* Brief
No pictures belong in the copy. Set down exactly the lines from the one that contains "Panoramiczna sofa narożna" through the end of the data.

++++++++++++++++++++

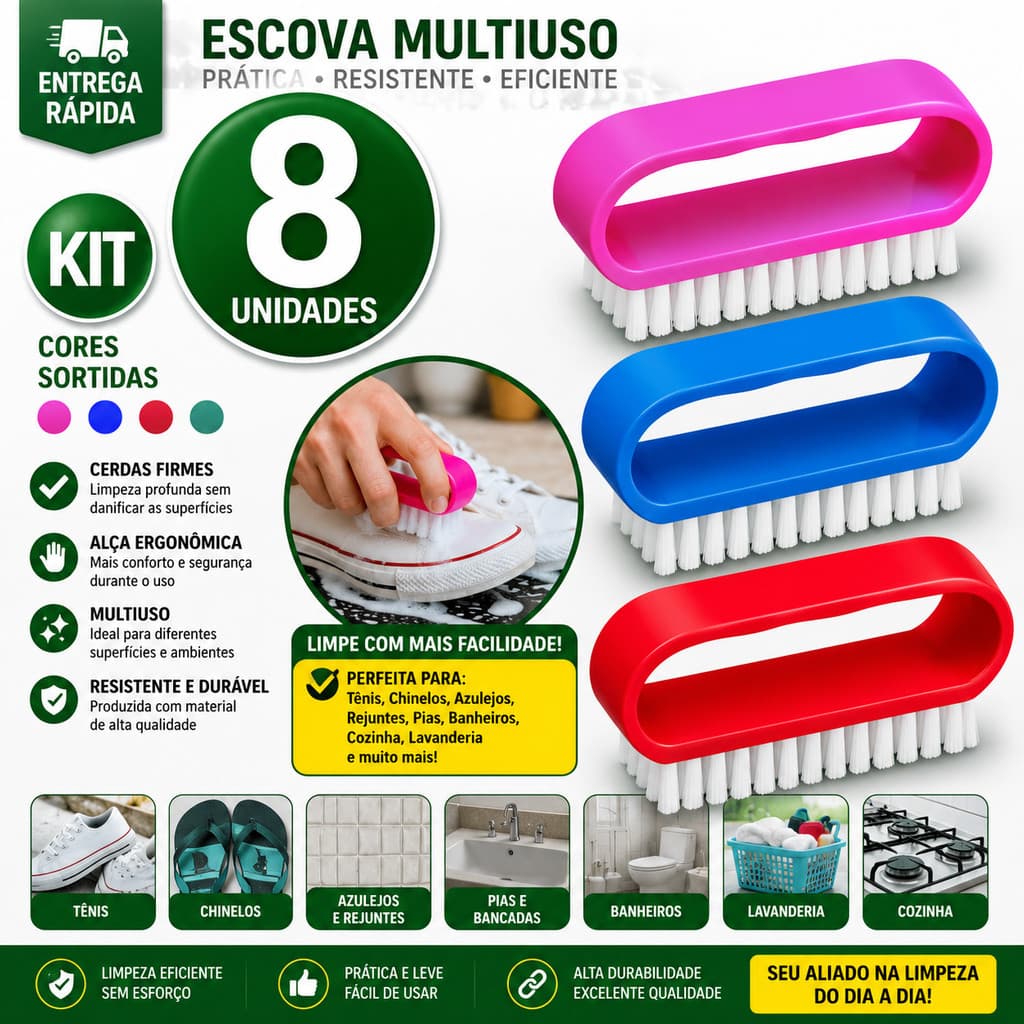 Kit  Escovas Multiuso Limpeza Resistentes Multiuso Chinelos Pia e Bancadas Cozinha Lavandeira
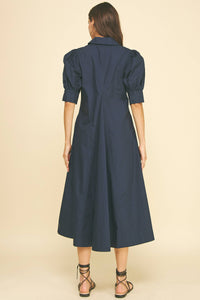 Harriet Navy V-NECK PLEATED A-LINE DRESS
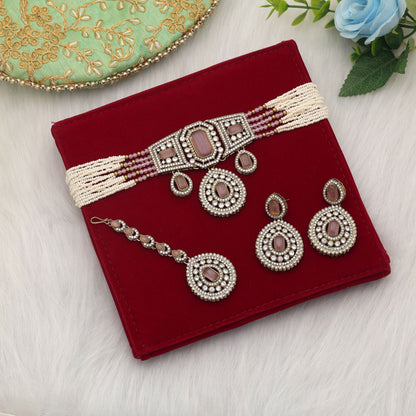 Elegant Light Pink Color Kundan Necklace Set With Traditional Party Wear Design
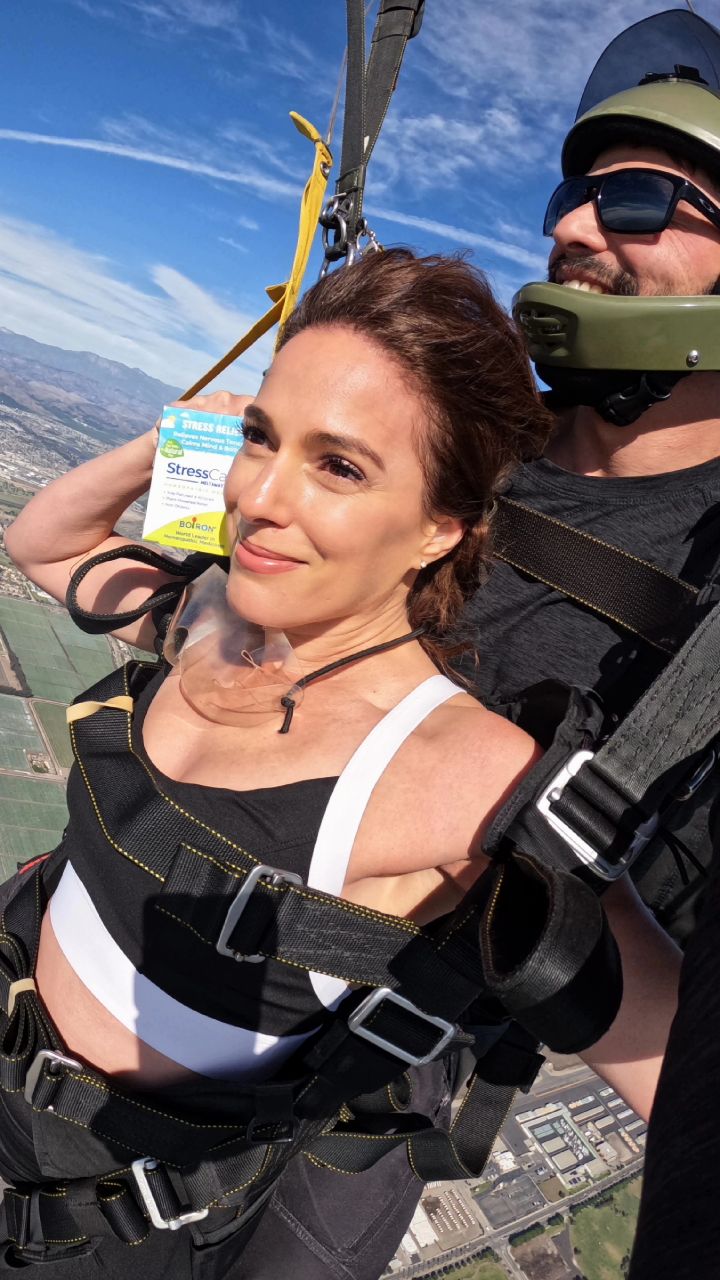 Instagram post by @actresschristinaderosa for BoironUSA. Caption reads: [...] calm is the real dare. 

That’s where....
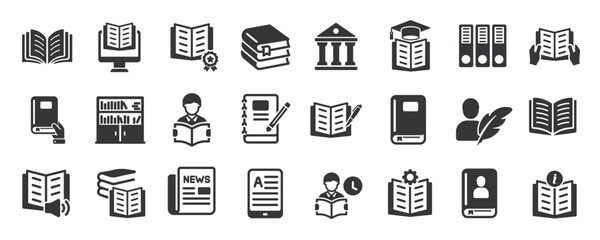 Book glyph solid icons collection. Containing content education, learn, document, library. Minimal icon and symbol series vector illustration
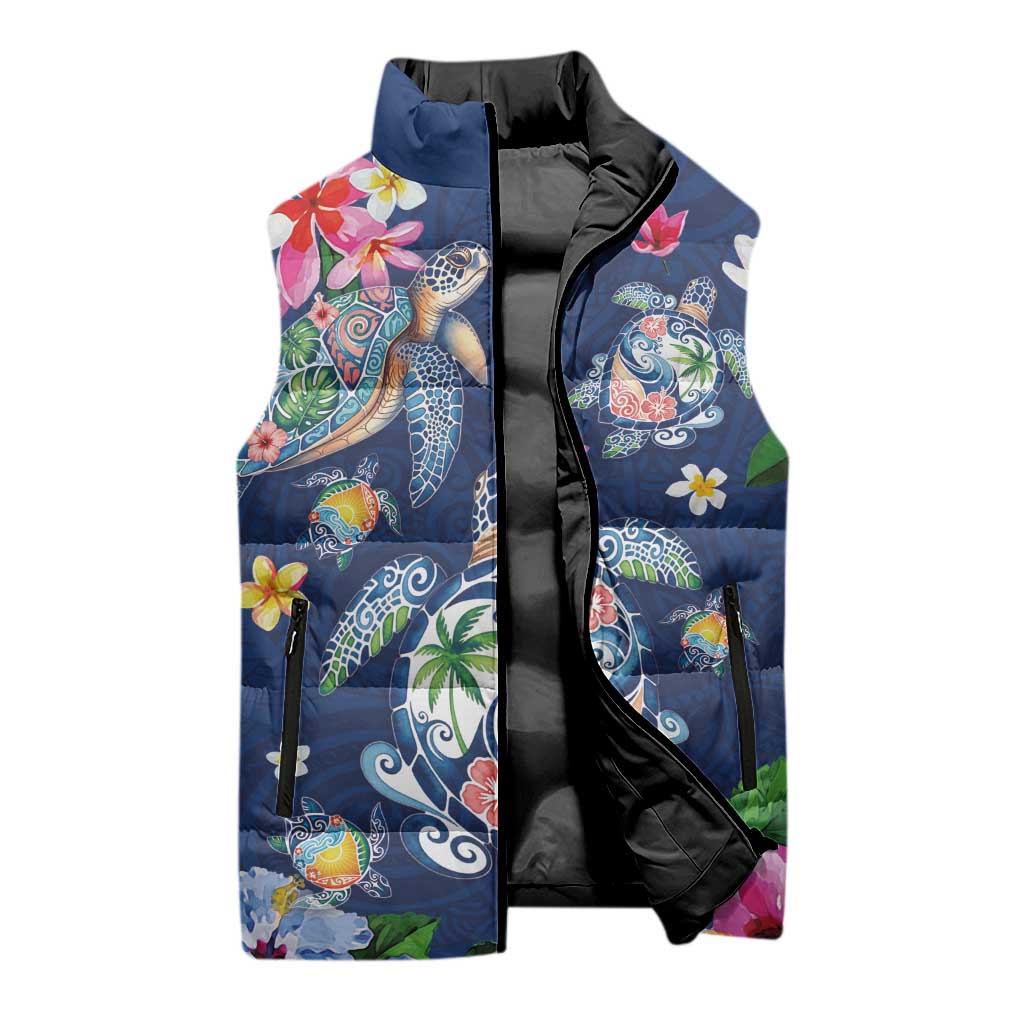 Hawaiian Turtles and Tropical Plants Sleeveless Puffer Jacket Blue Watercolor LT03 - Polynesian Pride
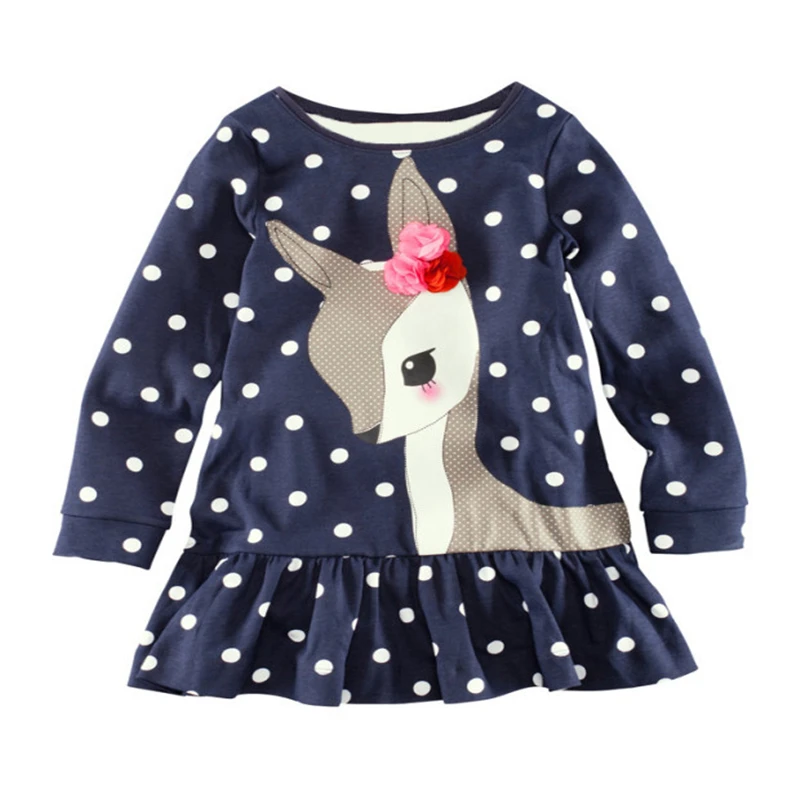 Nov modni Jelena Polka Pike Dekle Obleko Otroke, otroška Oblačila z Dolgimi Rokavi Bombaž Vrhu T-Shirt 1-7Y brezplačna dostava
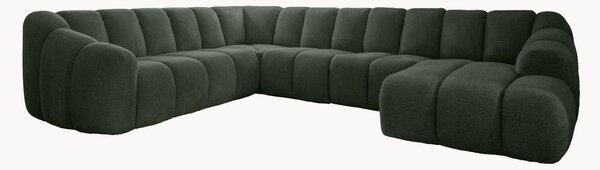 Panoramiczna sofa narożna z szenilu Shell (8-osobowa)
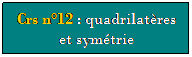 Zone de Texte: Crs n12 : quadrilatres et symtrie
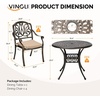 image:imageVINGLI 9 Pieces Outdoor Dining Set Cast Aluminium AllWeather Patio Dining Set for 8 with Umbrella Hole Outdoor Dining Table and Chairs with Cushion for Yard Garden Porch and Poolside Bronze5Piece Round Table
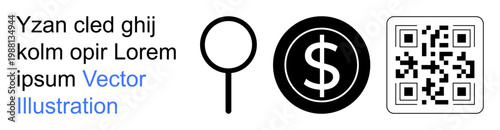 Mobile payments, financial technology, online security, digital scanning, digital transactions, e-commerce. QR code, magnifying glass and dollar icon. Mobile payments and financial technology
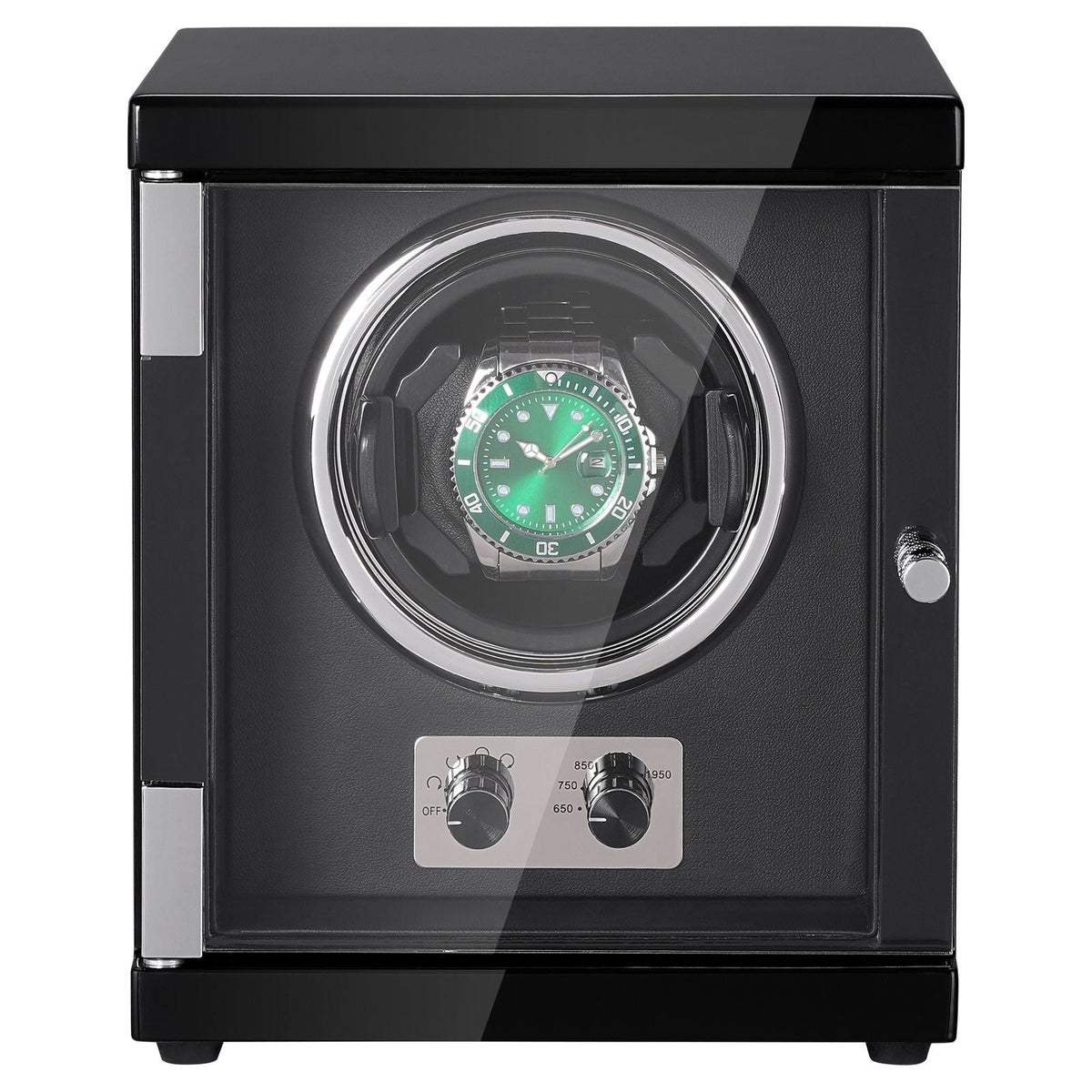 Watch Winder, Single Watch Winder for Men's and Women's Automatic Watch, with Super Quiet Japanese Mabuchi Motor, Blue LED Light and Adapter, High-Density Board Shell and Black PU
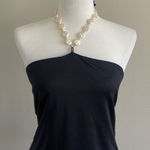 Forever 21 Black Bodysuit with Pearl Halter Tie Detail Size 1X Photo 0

++++++++++++++++++++

* Reply
 Panoramiczna sofa narożna z szenilu Shell (8-osobowa)
 Zone de Texte: Crs n12 : quadrilatres et symtrie
 image:imageVINGLI 9 Pieces Outdoor Dining Set Cast Aluminium AllWeather Patio Dining Set for 8 with Umbrella Hole Outdoor Dining Table and Chairs with Cushion for Yard Garden Porch and Poolside Bronze5Piece Round Table
 Mobile payments, financial technology, online security, digital scanning, digital transactions, e-commerce. QR code, magnifying glass and dollar icon. Mobile payments and financial technology
 Watch Winder, Single Watch Winder for Men's and Women's Automatic Watch, with Super Quiet Japanese Mabuchi Motor, Blue LED Light and Adapter, High-Density Board Shell and Black PU
 Forever 21 Black Bodysuit with Pearl Halter Tie Detail Size 1X Photo 0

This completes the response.